<全日本大学野球選手権:大商大2-1富士大>◇6日◇1回戦◇東京ドーム

富士大(北東北)の今秋ドラフト候補右腕・金村尚真投手(4年=岡山学芸館)が、10回122球を投げ抜いた。

延長タイブレークの末に敗れたが、雨天のため神宮で予定されていた3試合が順延となり、NPB全12球団のスカウトが集結した中で評価を上げた。

東日本国際大(南東北)は、小林龍憲内野手(4年=作新学院)の先頭打者弾など1発攻勢で初戦を突破。日本文理大(九州地区北部)、近大(関西学生)も2回戦に駒を進めた。

   ◇   ◇   ◇

最速150キロ右腕・金村の熱投は実らなかった。この日は最速147キロ。スカウトのスピードガンでは149キロも計測した直球を軸に、安定した制球力を発揮。10回2失点(自責1)完投も、味方の援護はソロ本塁打のみと1点に泣いた。「全体的にゾーンに投げられて、三振を取れたのは良かった」と一定の手応えはあったが、「1戦で終わるために全国に来たわけではない。自分の力のなさの一点ですね」と唇をかんだ。

悔やまれる1球だった。1点リードの7回。内野安打2本と犠打で1死二、三塁のピンチを招いた。相手6番に甘く入った初球の130キロ変化球を中前に運ばれ同点に。無死一、二塁から始まる10回のタイブレークは「絶対に1点もあげたくない」とマウンドに上がった。「ピンチで抑えられないのが自分の弱さであり、それで負けたと思う」。1死二、三塁からの適時打で決勝点を奪われた。

プロを意識し始めたのは岡山学芸館3年のとき。最後の夏は県大会決勝で2年生エースだった創志学園・西純矢投手(現阪神)に投げ負け、甲子園を逃した。「自分をもっともっと向上させる、いい材料になった」。悔しさを糧に富士大では1年春からベンチ入り。昨春リーグ戦で完全試合を達成し、プロ注目投手に成長した。昨年の全日本大学選手権を境に「順位に関係なく」から「1位で行きたい」とプロへの思いも強くなった。次の全国舞台は11月の明治神宮大会。ドラ1右腕となって帰ってくる。【山田愛斗】

 

▽ヤクルト小川GM きっちり両コーナーに投げ分けていて、制球力がある。スタミナもあって球も強い。

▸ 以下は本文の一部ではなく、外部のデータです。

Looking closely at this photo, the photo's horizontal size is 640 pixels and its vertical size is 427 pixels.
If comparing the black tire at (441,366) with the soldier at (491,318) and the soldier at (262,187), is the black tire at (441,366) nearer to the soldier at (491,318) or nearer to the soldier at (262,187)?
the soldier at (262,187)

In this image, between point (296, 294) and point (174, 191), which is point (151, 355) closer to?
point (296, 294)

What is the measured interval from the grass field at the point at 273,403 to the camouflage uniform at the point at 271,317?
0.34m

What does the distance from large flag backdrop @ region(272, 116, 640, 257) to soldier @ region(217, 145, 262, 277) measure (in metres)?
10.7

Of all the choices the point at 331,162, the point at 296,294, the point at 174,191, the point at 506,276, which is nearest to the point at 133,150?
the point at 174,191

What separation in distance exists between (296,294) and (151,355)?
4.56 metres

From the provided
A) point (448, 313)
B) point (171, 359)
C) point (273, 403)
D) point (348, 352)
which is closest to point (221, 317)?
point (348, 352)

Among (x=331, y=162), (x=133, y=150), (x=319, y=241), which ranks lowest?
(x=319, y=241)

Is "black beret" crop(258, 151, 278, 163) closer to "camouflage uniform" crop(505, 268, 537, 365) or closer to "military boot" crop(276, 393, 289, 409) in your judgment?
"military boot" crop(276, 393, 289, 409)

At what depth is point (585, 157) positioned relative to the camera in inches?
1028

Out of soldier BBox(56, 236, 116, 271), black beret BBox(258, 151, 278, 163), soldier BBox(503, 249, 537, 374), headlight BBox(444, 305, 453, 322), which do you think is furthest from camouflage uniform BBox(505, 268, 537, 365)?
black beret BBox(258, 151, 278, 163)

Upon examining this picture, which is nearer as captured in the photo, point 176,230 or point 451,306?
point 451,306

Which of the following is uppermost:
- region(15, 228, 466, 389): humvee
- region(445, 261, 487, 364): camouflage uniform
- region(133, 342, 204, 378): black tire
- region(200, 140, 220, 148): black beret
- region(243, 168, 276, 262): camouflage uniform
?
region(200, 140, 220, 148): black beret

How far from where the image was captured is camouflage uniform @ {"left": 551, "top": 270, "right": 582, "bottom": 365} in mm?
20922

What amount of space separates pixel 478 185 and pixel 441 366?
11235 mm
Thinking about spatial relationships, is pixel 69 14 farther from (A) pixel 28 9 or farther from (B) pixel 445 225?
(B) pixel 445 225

▽広島苑田スカウト統括部長 球にキレがある。先発として、しっかり試合をつくることができる投手。

▽DeNA進藤編成部長 カットボールの精度が高い。先発としてはもちろん、中継ぎで1イニングを投げたらどんな球なんだろうと思わせてくれる投手。

▽ソフトバンク永井スカウト部長 先発の素質がある。どの球種でもカウントが取れて、ストライク率も高い。相手打者は(狙い球を)絞りづらいと思う。

▽オリックス内匠スカウト 球の強さ、速さがある。気持ちの入った投球だった。試合は負けたがいいところが見られた。プラスの評価になる。